Individualizing Opioid Prescriptions After Cesarean Delivery
By Sophie Neuner Weinstein, MD, MPH, and Lisa Bayer, MD, MPH
Synopsis: A multicenter, randomized controlled trial of 5,521 participants who underwent uncomplicated cesarean deliveries found that an individualized opioid prescription protocol (IOPP) with shared decision-making was noninferior to a fixed prescription regarding the proportion of participants experiencing moderate to severe pain one week post-discharge, while significantly reducing the number of opioid tablets prescribed at discharge (median of 14 tablets vs. 20 tablets, P < 0.001).
Source: Smid MC, Clifton RG, Rood K, et al. Optimizing opioid prescription quantity after cesarean delivery: A randomized controlled trial. Obstet Gynecol. 2024;144(2):195-205.

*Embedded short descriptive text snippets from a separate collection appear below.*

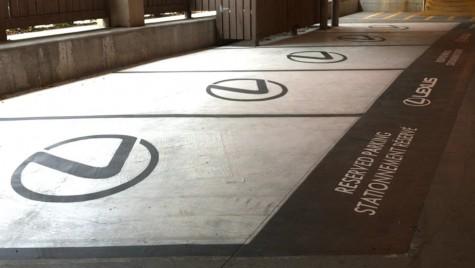 Și persoanele cu dizabilități unde parchează? Aeroportul din Calgary înfurie toată Canada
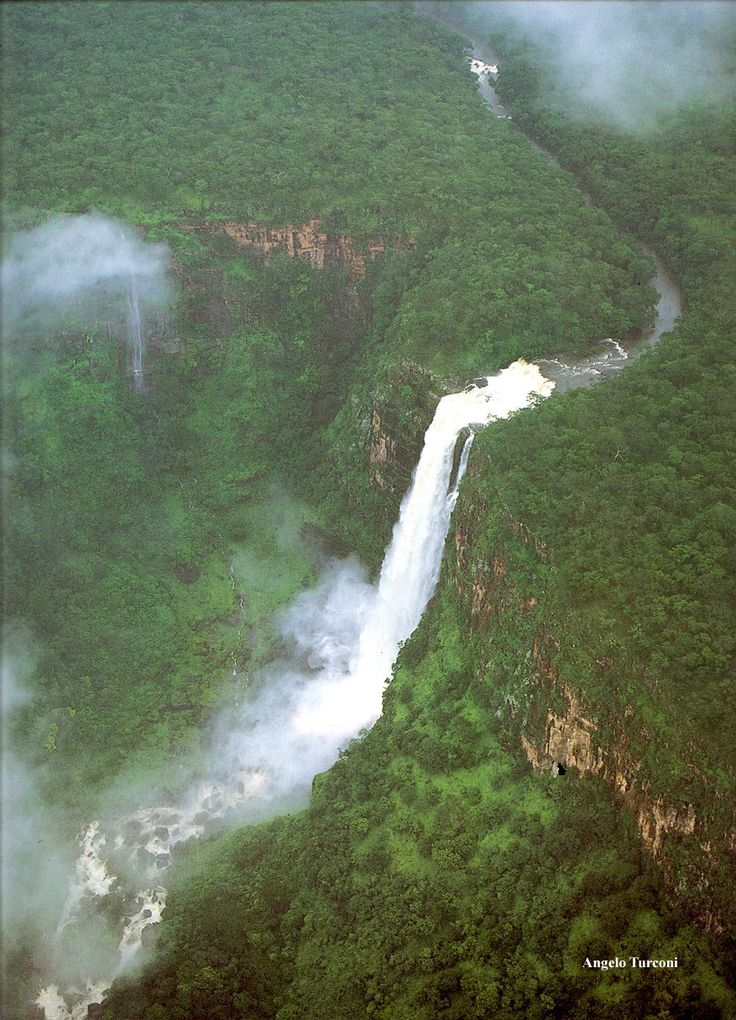CONGO RIVER                                                                                                                                                                                 Mais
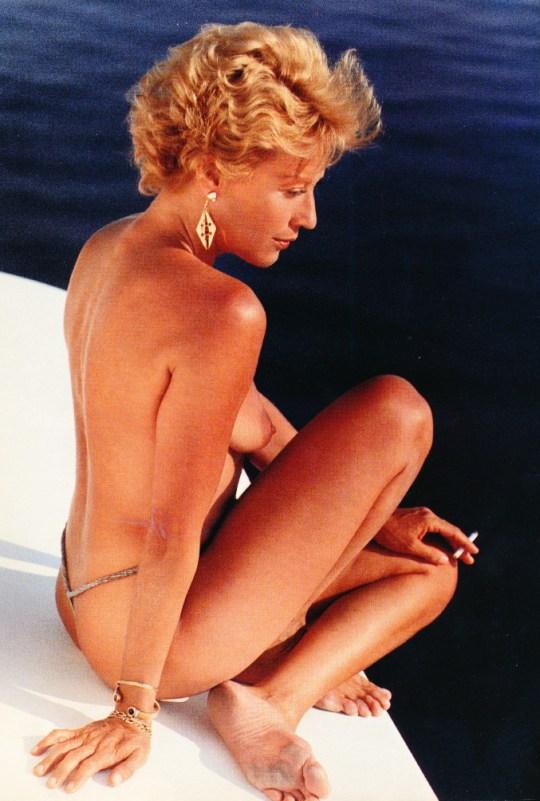 Ελληνίδες γυμνές στο Playboy, periodiko Playboy, Ellinides gymnes, περιοδικό, Λάσκαρη, Κοντού, Χρονοπούλου, γυμνές, nikosonline.gr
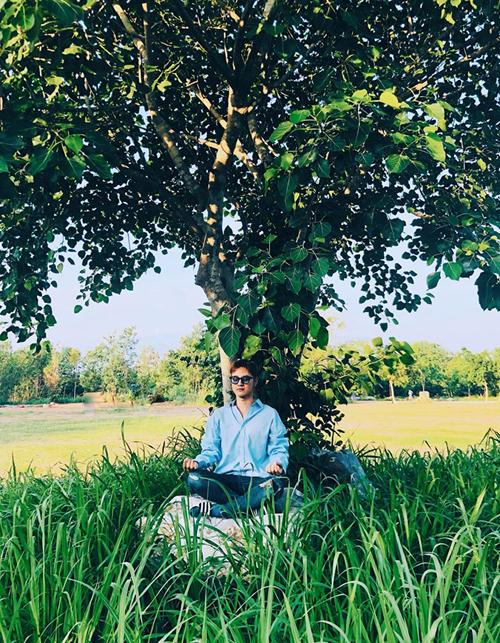 Thanh Duy ngồi thiền dưới bóng cây.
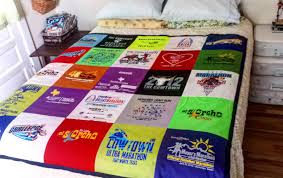 sewing with polyester athletic shirts in a t shirt quilt diy via refabulous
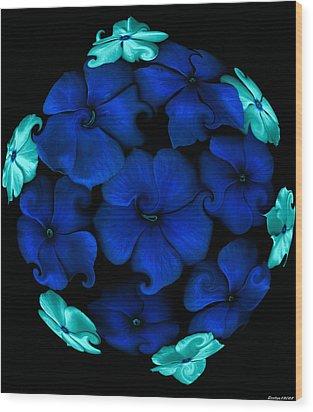 Blue Vinca  Wood Print by Evelyn Patrick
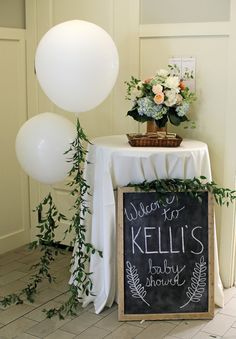 Floral Baby Shower Floral Baby Shower Every baby shower needs a chalkboard sign Floral Baby Shower Baby Shower Brunch, Boho Baby Shower, Baby Shower Signs, Gender Neutral Baby Shower, Floral Baby Shower, Baby Shower Parties, Baby Shower Themes, Baby Boy Shower, Shower Ideas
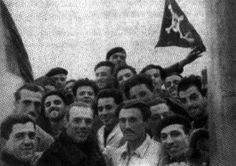 L'equipaggio dello Scirè con al centro il Comandante Borghese, fotografato al rientro della gloriosa azione di Alessandria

Cesarean deliveries are the most common surgical procedure performed in the United States.1 Despite this, the number of opioid tablets prescribed post-discharge varies widely, and most patients receive more opioids than they need.2 Drug diversion and accidental ingestion of unused opioids contribute to misuse and overdose, particularly among young children and adolescents.3,4 Additionally, up to 2.2% of opioid-naïve individuals become persistent opioid users following cesarean delivery, further heightening the risk of opioid-related complications.5 Individualized opioid prescription protocols (IOPPs) with shared decision-making is a proposed model to customize the quantity of opioids prescribed and decrease the number of unused opioid tablets after a cesarean delivery.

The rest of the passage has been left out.